Genome Sequence of Avian Pathogenic Escherichia coli LPO2 Causing Peritonitis in Chicken

Open Access
Kurundu Hewage, Eranda
Graduate Program:
Master of Science
Document Type:
Master Thesis
Date of Defense:
Committee Members:
  • Subhashinie Kariyawasam, Thesis Advisor
  • Avian Pathogenic E. coli
  • Comparative Genomics
  • Chicken Layers
  • Peritonitis
  • Whole genome sequencing
  • Virulence genes
Layer peritonitis is considered a major cause of morbidity and mortality in laying hens which leads to significant economic losses to the egg industry worldwide.
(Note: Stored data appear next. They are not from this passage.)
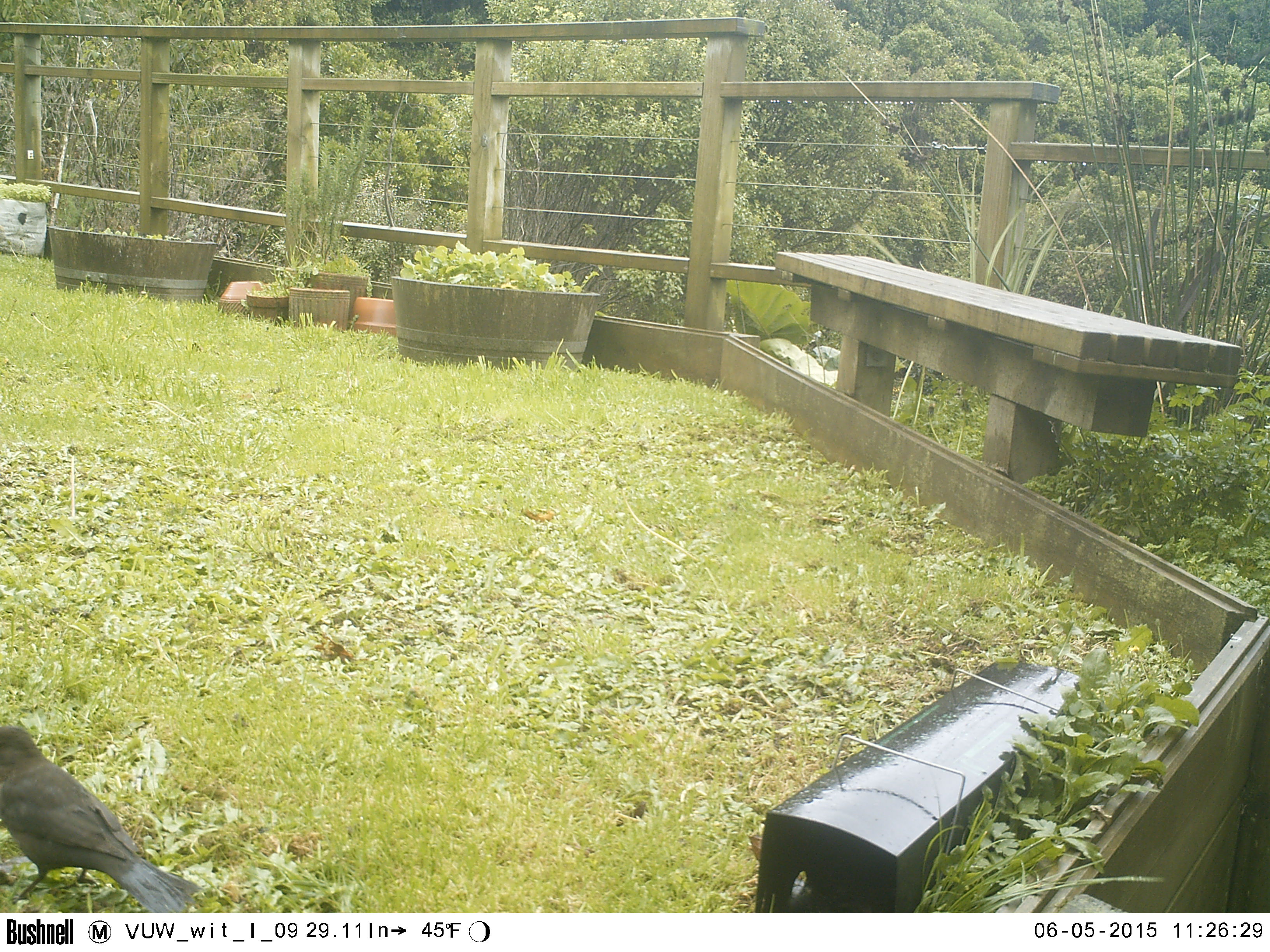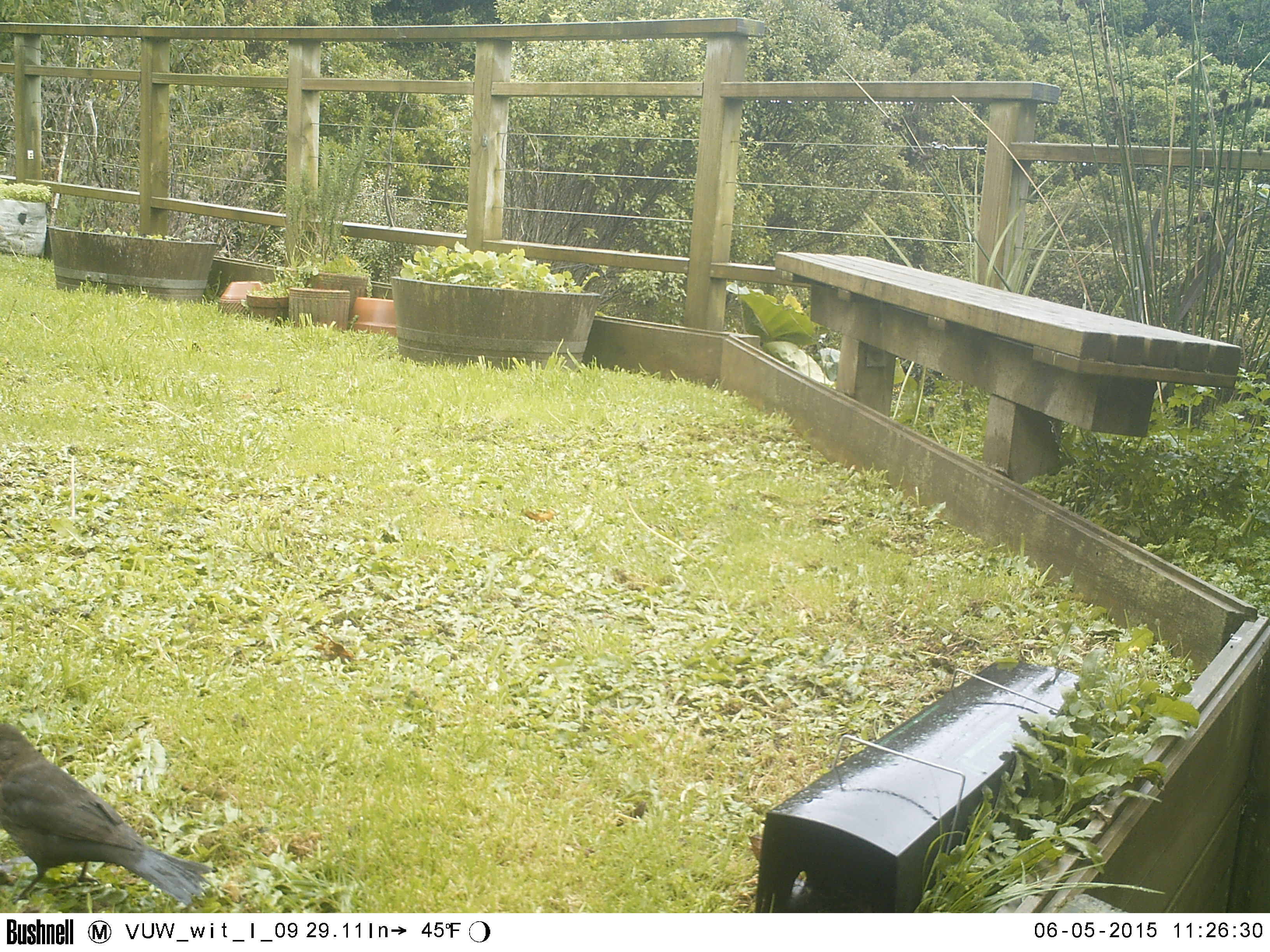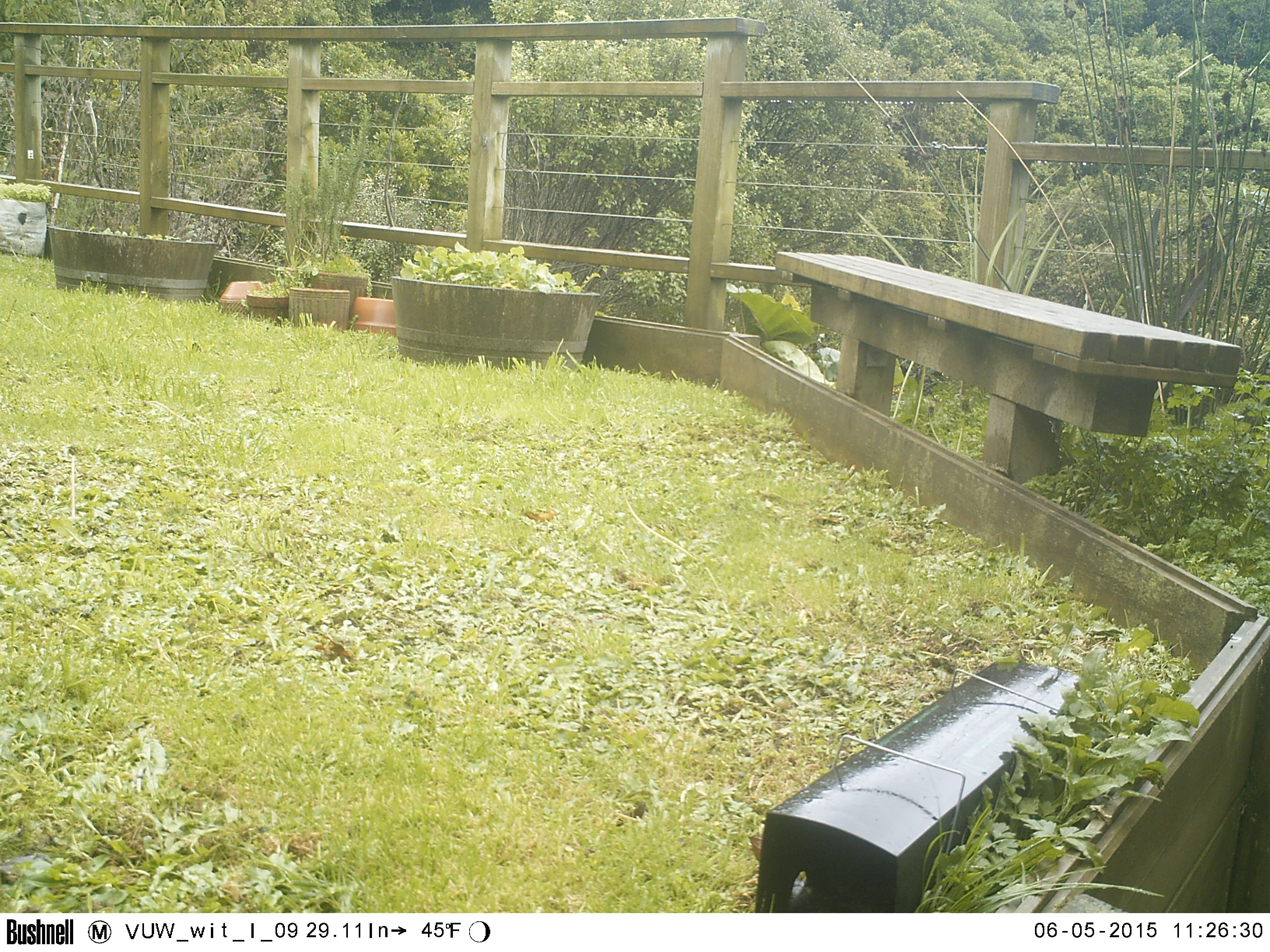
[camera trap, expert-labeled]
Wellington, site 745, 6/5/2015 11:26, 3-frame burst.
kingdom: Animalia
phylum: Chordata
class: Aves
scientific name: Aves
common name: bird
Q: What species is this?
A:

Among the bacterial pathogens, E. coli is the most common bacterial species associated with layer peritonitis. However, the pathogenesis of layer peritonitis has not been elucidated yet. The objectives of the current study are; 1) to identify potential virulence factors encoded in peritonitis causing E. coli LPO2 strain using whole genome sequencing and compare it with other genomes of avian pathogenic E. coli (APEC) and human extraintestinal pathogenic E. coli (ExPEC), and 2) to determine homology among the strains. Optical map of E. coli LPO2 revealed that the chromosome of E. coli LPO2 is approximately 4.91 Mb in size. Whole genome sequencing generated two large contigs which cover the whole chromosome except 18 Kbp gap region. A total of 5,318 coding sequences were identified which includes several virulence associated genes such as invasins, adhesins, iron acquisition systems, toxins and virulence regulatory protein providing insights into the genetic basis for the pathogenic potential of E. coli LPO2 strain. Furthermore, on comparison of the genomic contigs of E. coli LPO2 strain with other complete genomes of APEC and human ExPEC showed a close similarity of E. coli LPO2 to APEC O1 strain as compared to APEC O78 strain. In addition, 128 genes were found to be common to all APEC strains which included several virulence and/ or fitness associated genes. Similarly, comparison of these common genes in APEC with human ExPEC revealed high level of homlogy (more than 90%) between APEC and human ExPEC suggesting that the APEC may be a potential source for human ExPEC. We identified E. coli LPO2 specific genes that were not shared with APEC strains associated with colibacillosis suggesting that some of those genes may be involved in causing peritonitis in layers.